** start Excerpted records **
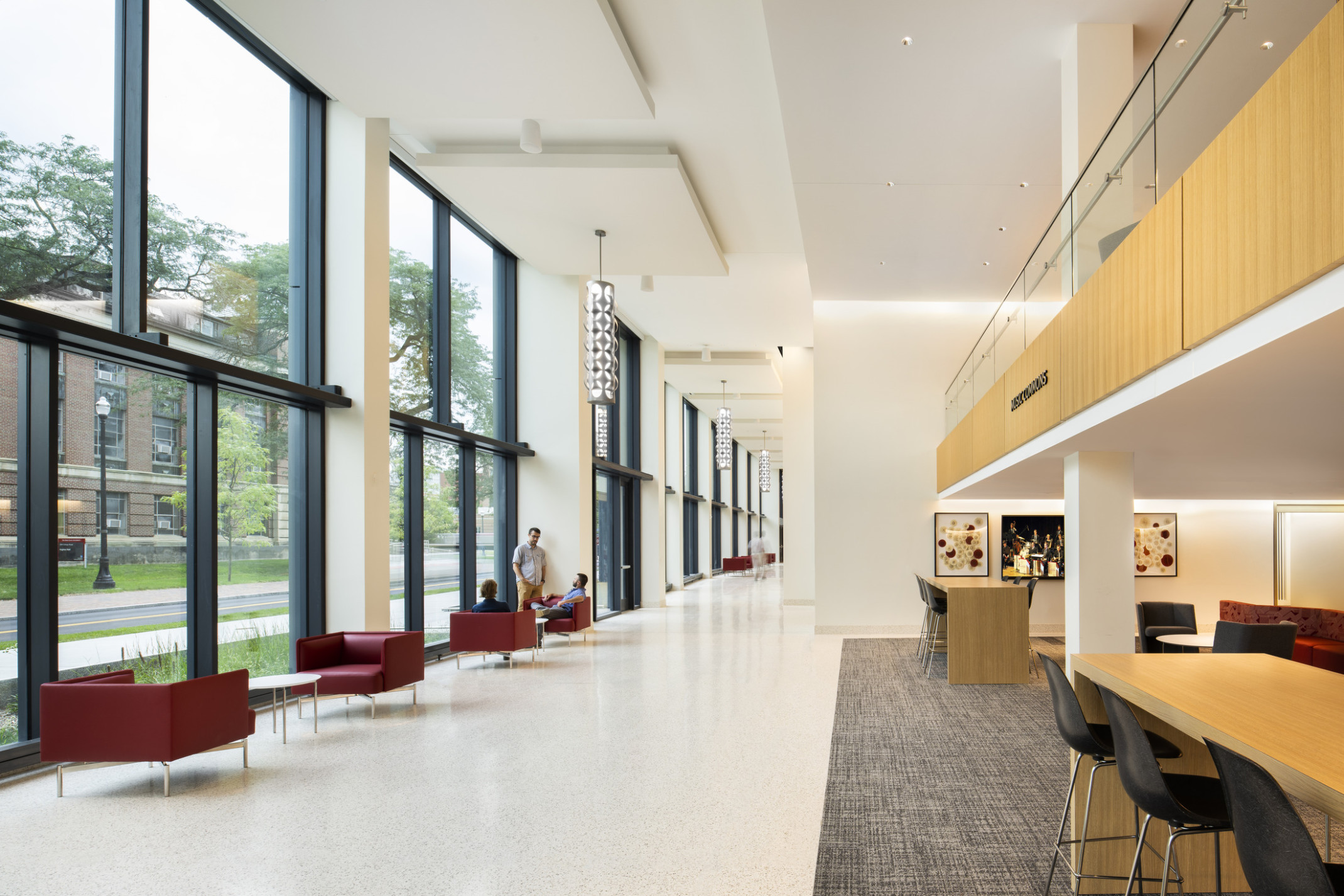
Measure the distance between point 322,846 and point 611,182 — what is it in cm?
670

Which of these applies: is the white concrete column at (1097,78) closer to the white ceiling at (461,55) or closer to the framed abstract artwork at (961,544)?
the white ceiling at (461,55)

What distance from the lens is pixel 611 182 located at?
8859 mm

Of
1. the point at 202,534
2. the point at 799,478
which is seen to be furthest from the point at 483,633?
the point at 799,478

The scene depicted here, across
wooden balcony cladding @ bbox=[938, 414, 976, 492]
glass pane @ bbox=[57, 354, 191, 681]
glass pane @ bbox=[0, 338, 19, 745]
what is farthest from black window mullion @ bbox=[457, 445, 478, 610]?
wooden balcony cladding @ bbox=[938, 414, 976, 492]

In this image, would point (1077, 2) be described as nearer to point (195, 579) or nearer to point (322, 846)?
point (322, 846)

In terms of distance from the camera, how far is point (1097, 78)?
5801mm

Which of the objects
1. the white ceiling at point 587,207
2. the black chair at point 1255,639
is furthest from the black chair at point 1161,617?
the white ceiling at point 587,207

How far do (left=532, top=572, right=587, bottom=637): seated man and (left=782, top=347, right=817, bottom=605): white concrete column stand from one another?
269 inches

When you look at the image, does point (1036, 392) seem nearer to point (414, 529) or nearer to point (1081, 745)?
point (1081, 745)

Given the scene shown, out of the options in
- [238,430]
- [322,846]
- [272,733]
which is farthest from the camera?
[238,430]

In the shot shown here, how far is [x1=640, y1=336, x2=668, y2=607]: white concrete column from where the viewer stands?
58.4 feet

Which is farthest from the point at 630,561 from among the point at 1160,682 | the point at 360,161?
the point at 1160,682

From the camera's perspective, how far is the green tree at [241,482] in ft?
22.5

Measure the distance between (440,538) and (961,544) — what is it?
** end Excerpted records **
Given instruction.
Reproduce the records word for word, beginning at the line that contains "Which of the objects" and stopping after the last line of the records.

Task output.
Which of the objects
1. the white ceiling at point 587,207
2. the black chair at point 1255,639
is furthest from the black chair at point 1161,617?
the white ceiling at point 587,207

How far do (left=532, top=572, right=587, bottom=637): seated man and (left=782, top=347, right=817, bottom=605): white concrete column stand from one another?
269 inches

When you look at the image, does point (1036, 392) seem nearer to point (414, 529) or nearer to point (1081, 745)?
point (1081, 745)

Given the scene shown, out of the options in
- [238,430]
- [322,846]
- [272,733]
which is farthest from the camera?
[238,430]

In the shot shown here, how far is [x1=640, y1=336, x2=668, y2=607]: white concrete column from where the viewer stands?
58.4 feet

Which is farthest from the point at 630,561 from among the point at 1160,682 | the point at 360,161?
the point at 1160,682

From the camera's perspective, how far is the green tree at [241,482] in ft?
22.5

Measure the distance between (440,538) and (961,544) — what is it?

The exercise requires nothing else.